Considering that this is a traditional recipe from Eastern Europe, where winters tend to be cold and bitter, it's understandable that the safest bet was to keep it on the radiator and avoid it dipping too low. In a modern thermostat-controlled house colder fermentation should be safe and possible, as Nourished Kitchen suggest.

As you suggest, higher temperatures do increase the risk of spoilage bacteria flourishing, though. Perhaps there's something else in your recipe that's inhibiting them somehow?
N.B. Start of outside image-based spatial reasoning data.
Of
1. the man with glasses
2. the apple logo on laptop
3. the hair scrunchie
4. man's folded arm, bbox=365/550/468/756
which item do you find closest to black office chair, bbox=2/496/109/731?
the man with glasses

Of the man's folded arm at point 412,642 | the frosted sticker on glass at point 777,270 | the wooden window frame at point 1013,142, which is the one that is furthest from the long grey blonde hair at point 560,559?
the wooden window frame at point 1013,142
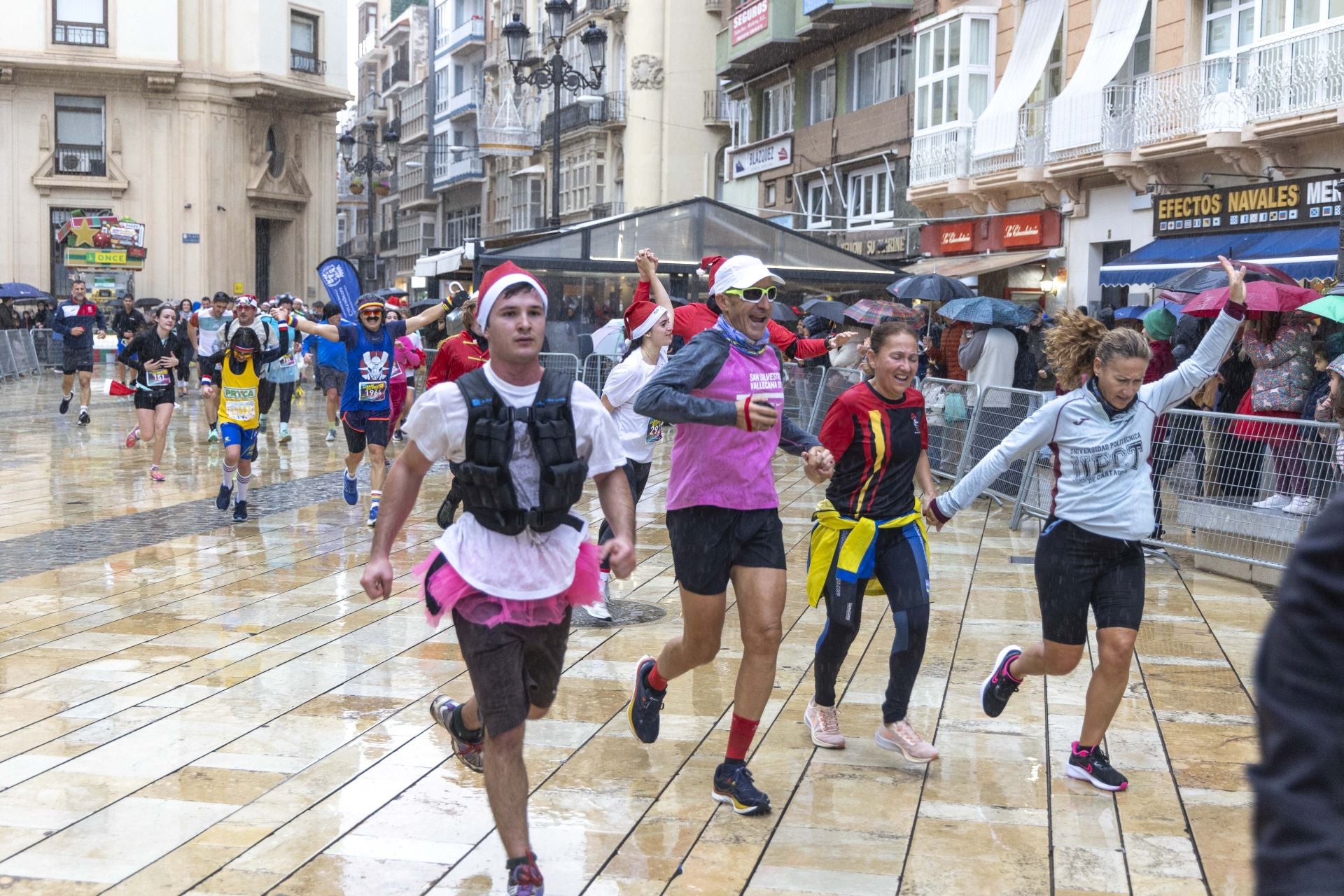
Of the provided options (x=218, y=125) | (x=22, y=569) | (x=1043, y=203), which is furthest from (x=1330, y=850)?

While I cannot provide a full answer, I will address one specific part of your question.

Now, that is pretty much against everything I read about temperatures and fermenting (i.e. colder is tastier and safer, warmer is more spoilage-proof).

This is simply not true. Each fermentation recipe has its own optimal temperature range. If you go outside of the range - making it either too warm or too cold - it becomes unsafe. Outside of the range (and towards its fuzzy borders!) you risk breeding a different type of microorganism than usual, and the new ones may or may not be pathogenic. And you cannot recognize a bad recipe from the temperature range it prescribes, since you cannot predict what culture it was optimized for.

Bottom line, the safe thing is to follow fermentation recipes exactly, and not to second-guess them.

  • It's not always possible to follow recipes exactly though. Like in that case, I'm not going to be able to source beets with the exact microbial flora of my family's region etc etc. But I do get the gist of what you're saying!